Dataset entries:
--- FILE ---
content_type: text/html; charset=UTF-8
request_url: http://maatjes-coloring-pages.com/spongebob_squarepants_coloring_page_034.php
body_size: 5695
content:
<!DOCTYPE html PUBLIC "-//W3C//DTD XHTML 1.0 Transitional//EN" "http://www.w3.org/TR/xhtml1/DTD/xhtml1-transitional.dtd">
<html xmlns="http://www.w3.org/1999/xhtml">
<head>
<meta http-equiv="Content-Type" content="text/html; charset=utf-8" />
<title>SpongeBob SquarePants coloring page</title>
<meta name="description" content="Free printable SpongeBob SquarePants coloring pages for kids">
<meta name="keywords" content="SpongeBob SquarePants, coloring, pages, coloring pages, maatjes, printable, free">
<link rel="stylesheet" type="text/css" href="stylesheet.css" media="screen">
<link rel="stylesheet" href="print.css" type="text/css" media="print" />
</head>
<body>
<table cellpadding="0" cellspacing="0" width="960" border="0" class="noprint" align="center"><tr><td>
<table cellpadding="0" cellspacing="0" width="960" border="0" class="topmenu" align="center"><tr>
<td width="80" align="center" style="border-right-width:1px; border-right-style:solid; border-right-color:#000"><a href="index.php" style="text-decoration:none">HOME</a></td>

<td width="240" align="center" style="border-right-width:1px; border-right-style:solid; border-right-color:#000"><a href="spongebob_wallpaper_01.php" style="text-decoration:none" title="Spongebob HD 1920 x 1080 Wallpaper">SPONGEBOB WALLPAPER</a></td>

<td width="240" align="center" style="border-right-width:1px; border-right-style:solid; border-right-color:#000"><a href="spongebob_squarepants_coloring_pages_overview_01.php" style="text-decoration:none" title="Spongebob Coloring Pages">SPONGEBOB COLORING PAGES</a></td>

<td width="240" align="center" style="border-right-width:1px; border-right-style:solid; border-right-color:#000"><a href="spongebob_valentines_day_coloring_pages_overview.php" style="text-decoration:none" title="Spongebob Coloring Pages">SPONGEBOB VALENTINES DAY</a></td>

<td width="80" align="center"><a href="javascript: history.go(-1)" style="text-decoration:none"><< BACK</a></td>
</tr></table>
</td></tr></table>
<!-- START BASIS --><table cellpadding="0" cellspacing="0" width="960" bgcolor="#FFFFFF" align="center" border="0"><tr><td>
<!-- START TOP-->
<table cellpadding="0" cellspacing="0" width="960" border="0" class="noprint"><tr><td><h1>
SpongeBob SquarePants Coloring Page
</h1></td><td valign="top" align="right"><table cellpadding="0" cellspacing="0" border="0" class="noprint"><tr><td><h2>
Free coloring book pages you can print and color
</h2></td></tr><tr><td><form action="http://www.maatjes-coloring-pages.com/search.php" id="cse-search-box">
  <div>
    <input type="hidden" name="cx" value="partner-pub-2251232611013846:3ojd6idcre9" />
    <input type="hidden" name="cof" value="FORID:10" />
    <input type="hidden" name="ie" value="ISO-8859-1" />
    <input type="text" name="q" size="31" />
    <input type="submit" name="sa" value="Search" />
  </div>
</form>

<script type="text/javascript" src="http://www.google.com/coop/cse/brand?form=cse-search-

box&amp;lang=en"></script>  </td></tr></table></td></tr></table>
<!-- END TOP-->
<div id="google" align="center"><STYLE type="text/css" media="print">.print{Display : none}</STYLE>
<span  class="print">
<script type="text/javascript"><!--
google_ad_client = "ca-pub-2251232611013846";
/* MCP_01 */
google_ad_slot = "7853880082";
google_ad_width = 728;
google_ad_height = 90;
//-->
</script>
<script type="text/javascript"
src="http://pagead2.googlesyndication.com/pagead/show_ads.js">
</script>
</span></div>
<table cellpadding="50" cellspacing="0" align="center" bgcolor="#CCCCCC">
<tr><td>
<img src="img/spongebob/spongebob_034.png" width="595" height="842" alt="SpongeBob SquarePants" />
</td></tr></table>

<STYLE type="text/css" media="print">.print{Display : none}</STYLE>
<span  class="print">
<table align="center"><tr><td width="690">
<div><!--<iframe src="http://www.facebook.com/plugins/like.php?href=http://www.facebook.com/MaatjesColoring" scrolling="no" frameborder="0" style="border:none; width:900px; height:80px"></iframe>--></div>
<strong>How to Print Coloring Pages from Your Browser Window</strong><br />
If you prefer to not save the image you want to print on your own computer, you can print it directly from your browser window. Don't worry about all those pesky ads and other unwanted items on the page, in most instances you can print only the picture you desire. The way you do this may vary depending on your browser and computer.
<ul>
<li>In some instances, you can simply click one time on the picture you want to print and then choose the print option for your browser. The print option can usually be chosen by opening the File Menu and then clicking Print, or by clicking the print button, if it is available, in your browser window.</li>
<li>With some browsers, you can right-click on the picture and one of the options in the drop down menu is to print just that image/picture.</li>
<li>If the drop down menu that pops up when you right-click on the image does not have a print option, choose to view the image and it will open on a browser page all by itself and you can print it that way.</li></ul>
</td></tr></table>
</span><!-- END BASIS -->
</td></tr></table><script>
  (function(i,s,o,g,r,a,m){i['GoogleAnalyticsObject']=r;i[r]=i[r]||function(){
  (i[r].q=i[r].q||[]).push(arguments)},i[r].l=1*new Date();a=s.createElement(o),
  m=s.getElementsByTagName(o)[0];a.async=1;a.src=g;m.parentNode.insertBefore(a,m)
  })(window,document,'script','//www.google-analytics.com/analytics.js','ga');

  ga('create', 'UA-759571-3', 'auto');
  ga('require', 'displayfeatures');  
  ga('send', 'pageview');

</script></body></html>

* **Exercise prompt**
The reply should consist of all the records, repeated exactly.

* **Result of the task**
--- FILE ---
content_type: text/html; charset=UTF-8
request_url: http://maatjes-coloring-pages.com/spongebob_squarepants_coloring_page_034.php
body_size: 5695
content:
<!DOCTYPE html PUBLIC "-//W3C//DTD XHTML 1.0 Transitional//EN" "http://www.w3.org/TR/xhtml1/DTD/xhtml1-transitional.dtd">
<html xmlns="http://www.w3.org/1999/xhtml">
<head>
<meta http-equiv="Content-Type" content="text/html; charset=utf-8" />
<title>SpongeBob SquarePants coloring page</title>
<meta name="description" content="Free printable SpongeBob SquarePants coloring pages for kids">
<meta name="keywords" content="SpongeBob SquarePants, coloring, pages, coloring pages, maatjes, printable, free">
<link rel="stylesheet" type="text/css" href="stylesheet.css" media="screen">
<link rel="stylesheet" href="print.css" type="text/css" media="print" />
</head>
<body>
<table cellpadding="0" cellspacing="0" width="960" border="0" class="noprint" align="center"><tr><td>
<table cellpadding="0" cellspacing="0" width="960" border="0" class="topmenu" align="center"><tr>
<td width="80" align="center" style="border-right-width:1px; border-right-style:solid; border-right-color:#000"><a href="index.php" style="text-decoration:none">HOME</a></td>

<td width="240" align="center" style="border-right-width:1px; border-right-style:solid; border-right-color:#000"><a href="spongebob_wallpaper_01.php" style="text-decoration:none" title="Spongebob HD 1920 x 1080 Wallpaper">SPONGEBOB WALLPAPER</a></td>

<td width="240" align="center" style="border-right-width:1px; border-right-style:solid; border-right-color:#000"><a href="spongebob_squarepants_coloring_pages_overview_01.php" style="text-decoration:none" title="Spongebob Coloring Pages">SPONGEBOB COLORING PAGES</a></td>

<td width="240" align="center" style="border-right-width:1px; border-right-style:solid; border-right-color:#000"><a href="spongebob_valentines_day_coloring_pages_overview.php" style="text-decoration:none" title="Spongebob Coloring Pages">SPONGEBOB VALENTINES DAY</a></td>

<td width="80" align="center"><a href="javascript: history.go(-1)" style="text-decoration:none"><< BACK</a></td>
</tr></table>
</td></tr></table>
<!-- START BASIS --><table cellpadding="0" cellspacing="0" width="960" bgcolor="#FFFFFF" align="center" border="0"><tr><td>
<!-- START TOP-->
<table cellpadding="0" cellspacing="0" width="960" border="0" class="noprint"><tr><td><h1>
SpongeBob SquarePants Coloring Page
</h1></td><td valign="top" align="right"><table cellpadding="0" cellspacing="0" border="0" class="noprint"><tr><td><h2>
Free coloring book pages you can print and color
</h2></td></tr><tr><td><form action="http://www.maatjes-coloring-pages.com/search.php" id="cse-search-box">
  <div>
    <input type="hidden" name="cx" value="partner-pub-2251232611013846:3ojd6idcre9" />
    <input type="hidden" name="cof" value="FORID:10" />
    <input type="hidden" name="ie" value="ISO-8859-1" />
    <input type="text" name="q" size="31" />
    <input type="submit" name="sa" value="Search" />
  </div>
</form>

<script type="text/javascript" src="http://www.google.com/coop/cse/brand?form=cse-search-

box&amp;lang=en"></script>  </td></tr></table></td></tr></table>
<!-- END TOP-->
<div id="google" align="center"><STYLE type="text/css" media="print">.print{Display : none}</STYLE>
<span  class="print">
<script type="text/javascript"><!--
google_ad_client = "ca-pub-2251232611013846";
/* MCP_01 */
google_ad_slot = "7853880082";
google_ad_width = 728;
google_ad_height = 90;
//-->
</script>
<script type="text/javascript"
src="http://pagead2.googlesyndication.com/pagead/show_ads.js">
</script>
</span></div>
<table cellpadding="50" cellspacing="0" align="center" bgcolor="#CCCCCC">
<tr><td>
<img src="img/spongebob/spongebob_034.png" width="595" height="842" alt="SpongeBob SquarePants" />
</td></tr></table>

<STYLE type="text/css" media="print">.print{Display : none}</STYLE>
<span  class="print">
<table align="center"><tr><td width="690">
<div><!--<iframe src="http://www.facebook.com/plugins/like.php?href=http://www.facebook.com/MaatjesColoring" scrolling="no" frameborder="0" style="border:none; width:900px; height:80px"></iframe>--></div>
<strong>How to Print Coloring Pages from Your Browser Window</strong><br />
If you prefer to not save the image you want to print on your own computer, you can print it directly from your browser window. Don't worry about all those pesky ads and other unwanted items on the page, in most instances you can print only the picture you desire. The way you do this may vary depending on your browser and computer.
<ul>
<li>In some instances, you can simply click one time on the picture you want to print and then choose the print option for your browser. The print option can usually be chosen by opening the File Menu and then clicking Print, or by clicking the print button, if it is available, in your browser window.</li>
<li>With some browsers, you can right-click on the picture and one of the options in the drop down menu is to print just that image/picture.</li>
<li>If the drop down menu that pops up when you right-click on the image does not have a print option, choose to view the image and it will open on a browser page all by itself and you can print it that way.</li></ul>
</td></tr></table>
</span><!-- END BASIS -->
</td></tr></table><script>
  (function(i,s,o,g,r,a,m){i['GoogleAnalyticsObject']=r;i[r]=i[r]||function(){
  (i[r].q=i[r].q||[]).push(arguments)},i[r].l=1*new Date();a=s.createElement(o),
  m=s.getElementsByTagName(o)[0];a.async=1;a.src=g;m.parentNode.insertBefore(a,m)
  })(window,document,'script','//www.google-analytics.com/analytics.js','ga');

  ga('create', 'UA-759571-3', 'auto');
  ga('require', 'displayfeatures');  
  ga('send', 'pageview');

</script></body></html>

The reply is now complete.